_WHAT TO WORK ON_. Copy out the stretch of items from the line containing "From the set" through the end of the items, keeping every line unchanged.

_PROVIDED ENTRIES_.
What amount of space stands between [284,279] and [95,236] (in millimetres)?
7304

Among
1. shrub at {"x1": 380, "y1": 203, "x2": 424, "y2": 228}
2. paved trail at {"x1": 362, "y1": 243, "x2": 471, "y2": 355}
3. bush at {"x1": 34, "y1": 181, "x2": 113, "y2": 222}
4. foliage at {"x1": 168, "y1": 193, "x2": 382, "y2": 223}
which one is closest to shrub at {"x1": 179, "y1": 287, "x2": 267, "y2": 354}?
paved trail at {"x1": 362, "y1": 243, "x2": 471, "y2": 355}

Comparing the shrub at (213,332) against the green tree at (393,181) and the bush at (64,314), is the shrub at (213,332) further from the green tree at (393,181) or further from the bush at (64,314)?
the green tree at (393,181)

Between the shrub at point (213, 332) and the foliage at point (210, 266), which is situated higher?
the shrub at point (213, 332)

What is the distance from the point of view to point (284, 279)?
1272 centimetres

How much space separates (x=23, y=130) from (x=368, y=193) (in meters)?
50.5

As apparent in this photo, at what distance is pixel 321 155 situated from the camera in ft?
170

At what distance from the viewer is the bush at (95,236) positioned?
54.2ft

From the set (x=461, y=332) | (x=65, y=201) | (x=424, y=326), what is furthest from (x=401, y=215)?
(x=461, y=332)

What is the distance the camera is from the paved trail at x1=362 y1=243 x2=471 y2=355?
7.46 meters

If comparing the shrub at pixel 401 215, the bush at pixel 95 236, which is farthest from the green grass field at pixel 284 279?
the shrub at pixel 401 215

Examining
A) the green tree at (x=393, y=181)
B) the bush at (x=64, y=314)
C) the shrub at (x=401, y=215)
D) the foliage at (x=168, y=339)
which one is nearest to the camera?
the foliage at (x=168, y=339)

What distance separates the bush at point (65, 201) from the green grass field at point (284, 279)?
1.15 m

_SOLVED PROBLEM_.
From the set (x=461, y=332) | (x=65, y=201) | (x=424, y=326), what is furthest from (x=401, y=215)?
(x=461, y=332)

What is the distance the camera is from the paved trail at x1=362 y1=243 x2=471 y2=355?
7.46 meters

If comparing the shrub at pixel 401 215, the bush at pixel 95 236, which is farthest from the green grass field at pixel 284 279?
the shrub at pixel 401 215

Examining
A) the green tree at (x=393, y=181)
B) the bush at (x=64, y=314)
C) the shrub at (x=401, y=215)
D) the foliage at (x=168, y=339)
which one is nearest to the camera?
the foliage at (x=168, y=339)

What distance separates the bush at point (65, 201) from the green grass field at point (284, 279)?
1.15 m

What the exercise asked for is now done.